02 Sep 2021
Here, we investigate the effect of regularization, specifically weight decay, on the individual layers of a neural network. This post features the same four layer, fully connected neural network featured in a previous post on accuracy and loss congruency. All the code can be found on github.
To start off let’s look at the model’s performance during training. As before, this model is trained on the popular CIFAR10 dataset.
Expectedly, the test and training losses diverge dramatically as the model begins to overfit on the training data. As part of our investigation into the effect of weight decay on the network’s weights we’ll use this unregularized model as a baseline. In this case we’ll compare the percentage of weight parameters in each layer that remain constant between epochs.
Each of the four plots below has an associated tolerance – weight changes within the specified tolerance qualify as “constant”. Formally, let \(w\) be a single weight of the neural network and \(w_{i}\) its value at the \(i\)th epoch. Then if \(|w_{i+1} \: – \: w_{i}| \: \leq w_{i} \cdot tolerance\), we consider the parameter \(w\) to be constant between epochs \(i\) and \(i+1\).
In the upper left-hand plot, we see that a small but significant percentage of the first two layer’s weights remain truly constant between training epochs (tolerance of 0, \(w_{i+1} = w_{i}\)). As we increase the tolerance, we find that ever increasing portions of the network’s layers remain "constant". From the bottom right plot, we can conclude that for most of the network, each individual weight changes no more than 10% between epochs.
Now we train the same model but with added regularization in the form of weight decay.
Unsurprisingly, we observe that the train and test loss remain much more comparable, although we haven’t completely solved the overfitting. When we plot the percentage of constant parameters between epochs, we see that the model is much less consistent.
All four layers appear much less stable than the unregularized model, most strikingly at smaller tolerance values. Since L2 regularization works by applying a squared penalty of each weight, larger values are penalized much more than smaller ones. Thus, intuitively it makes sense that the regularized model would favor smaller, more distributed weight changes over larger, more concentrated ones.

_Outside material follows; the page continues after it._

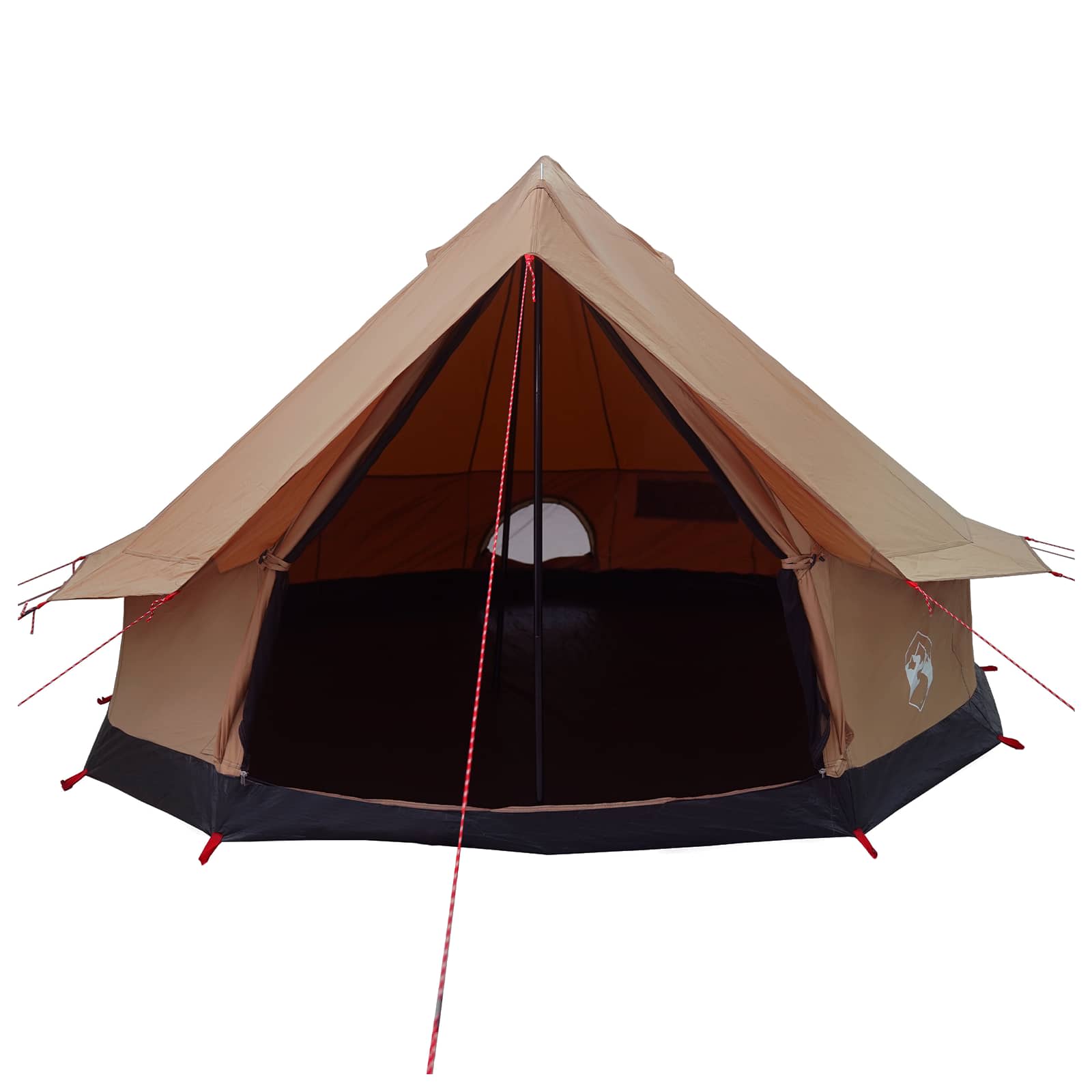 Tenda Familiare 8 persona Marrone Policotone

If we average the percentage of constant parameters across all four layers and compare the two networks directly, we can see clearly that regularization appears to decrease the number of constant parameters between epochs.
If we look at the same plot but only average across the last two layers, the regularized and unregularized models appear nearly indistinguishable.
Ultimately, it appears that in this small example regularization causes the network to update more of its parameters from epoch to epoch during training. Conversely, the unregularized model seems to rely on a smaller subset of its weights. This effect is most prominent in the earliest layers of the network, presumably where lower-level features are learned.